Peristiwa

Tim SAR Temukan Satu Korban Pesawat ATR 42-500 di Gunung Bulusaraung

×

Tim SAR Temukan Satu Korban Pesawat ATR 42-500 di Gunung Bulusaraung

Sebarkan artikel ini
pesawat ATR 42-500
Tim SAR gabungan kembali menemukan satu korban peristiwa jatuhnya pesawat ATR 42-500, di Gunung Bulusaraung, Kabupaten Pangkep, Sulawesi Selatan, Senin (19/1/2026).

Ringkasan Berita

  • Diketahui, dari 10 penumpang pesawat ATR 42-500, hanya dua penumpang berjenis kelamin perempuan, yakni keduanya pramu…
  • Korban kedua yang ditemukan ini berjenis kelamin perempuan dan dipastikan korban kedua adalah salah satu dari dua pra…
  • Hingga hari ketiga insiden ini, sejauh ini sudah dua korban ditemukan dalam kondisi meninggal dunia.

Topikseru.com, Sulawesi Selatan – Akhirnya, Tim SAR gabungan kembali menemukan satu korban peristiwa jatuhnya pesawat ATR 42-500, di Gunung Bulusaraung, Kabupaten Pangkep, Sulawesi Selatan, Senin (19/1/2026).

Hingga hari ketiga insiden ini, sejauh ini sudah dua korban ditemukan dalam kondisi meninggal dunia.

Korban kedua yang ditemukan ini berjenis kelamin perempuan dan dipastikan korban kedua adalah salah satu dari dua pramugari yang ikut dalam penerbangan itu.

Diketahui, dari 10 penumpang pesawat ATR 42-500, hanya dua penumpang berjenis kelamin perempuan, yakni keduanya pramugrasi masing-masing Florencia Lolita (Flight Attendant) dan Esther Aprilita (Flight Attendant).

Memasuki hari ketiga pencarian jatuhnya pesawat ATR 42-500 di Kabupaten Pangkep, kabar duka kembali datang.

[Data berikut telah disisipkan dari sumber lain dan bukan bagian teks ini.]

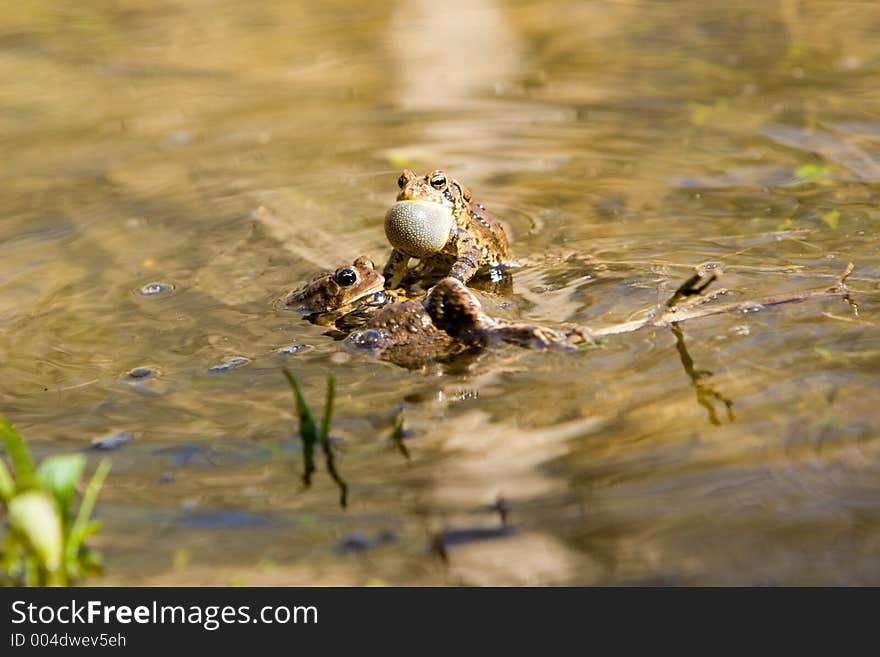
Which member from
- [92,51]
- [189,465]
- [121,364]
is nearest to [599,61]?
[92,51]

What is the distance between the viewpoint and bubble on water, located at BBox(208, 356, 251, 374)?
425 centimetres

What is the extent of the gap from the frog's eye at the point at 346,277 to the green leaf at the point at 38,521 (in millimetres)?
2365

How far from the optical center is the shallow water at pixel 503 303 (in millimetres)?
3045

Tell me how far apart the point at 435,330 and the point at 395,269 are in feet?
2.96

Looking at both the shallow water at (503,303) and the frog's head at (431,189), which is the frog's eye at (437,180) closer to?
the frog's head at (431,189)

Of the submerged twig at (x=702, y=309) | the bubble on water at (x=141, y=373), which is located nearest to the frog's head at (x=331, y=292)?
the bubble on water at (x=141, y=373)

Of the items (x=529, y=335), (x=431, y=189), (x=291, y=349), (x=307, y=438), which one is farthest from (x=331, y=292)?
(x=307, y=438)

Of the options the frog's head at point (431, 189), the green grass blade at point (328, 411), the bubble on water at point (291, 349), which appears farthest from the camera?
the frog's head at point (431, 189)

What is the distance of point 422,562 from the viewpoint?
292 cm

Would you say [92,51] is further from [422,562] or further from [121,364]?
[422,562]

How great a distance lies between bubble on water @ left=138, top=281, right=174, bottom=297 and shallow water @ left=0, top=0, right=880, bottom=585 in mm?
23

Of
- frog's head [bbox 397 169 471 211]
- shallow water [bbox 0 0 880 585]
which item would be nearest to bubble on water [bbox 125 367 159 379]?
shallow water [bbox 0 0 880 585]

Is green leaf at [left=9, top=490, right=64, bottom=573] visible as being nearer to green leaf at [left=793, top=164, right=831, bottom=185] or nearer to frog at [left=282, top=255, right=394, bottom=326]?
frog at [left=282, top=255, right=394, bottom=326]

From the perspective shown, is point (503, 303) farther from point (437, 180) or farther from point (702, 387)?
point (702, 387)
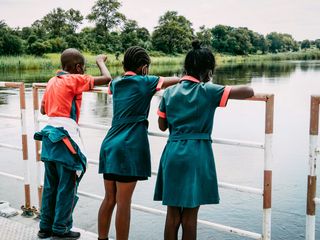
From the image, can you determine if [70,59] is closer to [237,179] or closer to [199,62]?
[199,62]

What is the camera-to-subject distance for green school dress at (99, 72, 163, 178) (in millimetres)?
2787

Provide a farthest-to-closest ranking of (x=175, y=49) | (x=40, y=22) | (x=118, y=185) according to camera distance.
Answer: (x=175, y=49) → (x=40, y=22) → (x=118, y=185)

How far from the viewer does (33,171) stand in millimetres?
7289

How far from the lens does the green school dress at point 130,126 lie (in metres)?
2.79

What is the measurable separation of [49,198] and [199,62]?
158 centimetres

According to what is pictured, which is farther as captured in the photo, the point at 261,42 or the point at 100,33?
the point at 261,42

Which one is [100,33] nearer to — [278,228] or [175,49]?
[175,49]

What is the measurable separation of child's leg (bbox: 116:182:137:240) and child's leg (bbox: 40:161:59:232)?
26.6 inches

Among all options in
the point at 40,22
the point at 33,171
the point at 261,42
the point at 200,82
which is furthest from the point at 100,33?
the point at 200,82

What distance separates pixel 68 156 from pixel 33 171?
4.39 metres

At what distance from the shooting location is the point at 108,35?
73.0 meters

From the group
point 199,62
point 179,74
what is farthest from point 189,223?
point 179,74

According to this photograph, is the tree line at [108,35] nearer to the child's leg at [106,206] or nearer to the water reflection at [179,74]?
the water reflection at [179,74]

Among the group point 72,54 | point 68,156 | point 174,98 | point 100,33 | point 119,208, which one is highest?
point 100,33
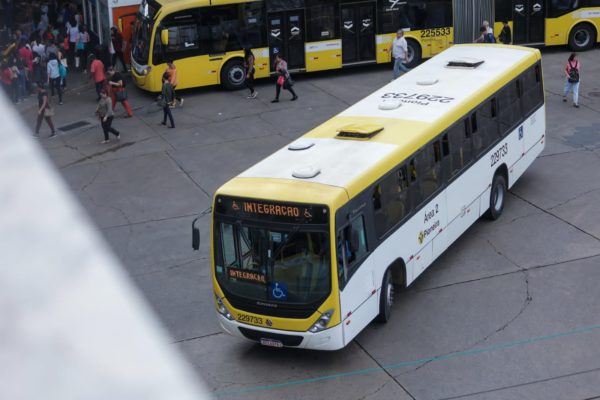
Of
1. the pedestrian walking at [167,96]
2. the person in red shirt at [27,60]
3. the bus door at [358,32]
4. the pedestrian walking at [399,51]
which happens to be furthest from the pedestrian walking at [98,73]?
the pedestrian walking at [399,51]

Satu korban lagi ditemukan oleh tim SAR gabungan dalam kondisi meninggal dunia.

Baca Juga  Masuki Babak Baru Pencarian ATR 42-500 di Maros: Serpihan Pesawat Sudah Ditemukan

​Korban kedua ini teridentifikasi berjenis kelamin perempuan, yang merupakan salah satu dari dua pramugari tangguh yang bertugas dalam penerbangan tersebut, Florencia Lolita atau Esther Aprilita.

​Kehilangan ini tentu sangat berat bagi keluarga yang ditinggalkan. Mari sejenak kita menundukkan kepala, mendoakan agar almarhumah mendapatkan tempat terbaik di sisi-Nya dan keluarga yang menanti diberikan ketabahan yang luar biasa.

Hampir dipastikan, korban kedua berjenis kelamin perempuan yang ditemukan antara Florencia atau Esther.

Kesedihan mendalam menyelimuti keluarga Esther Aprilita, pramugari yang menjadi salah satu kru dalam kecelakaan pesawat ATR 42-500 milik maskapai Indonesia Air Transport (IAT) rute Yogyakarta-Makassar.

Ibunda Esther, J Siburian, mengungkapkan bahwa dirinya masih terus berdoa agar ada keajaiban yang menyelamatkan putri sulungnya tersebut.

Menurut J Siburian, tidak ada firasat buruk sebelum insiden maut itu terjadi.

Ia masih sempat bertukar pesan melalui aplikasi percakapan dengan Esther pada Jumat malam, dua hari sebelum kabar duka tersiar.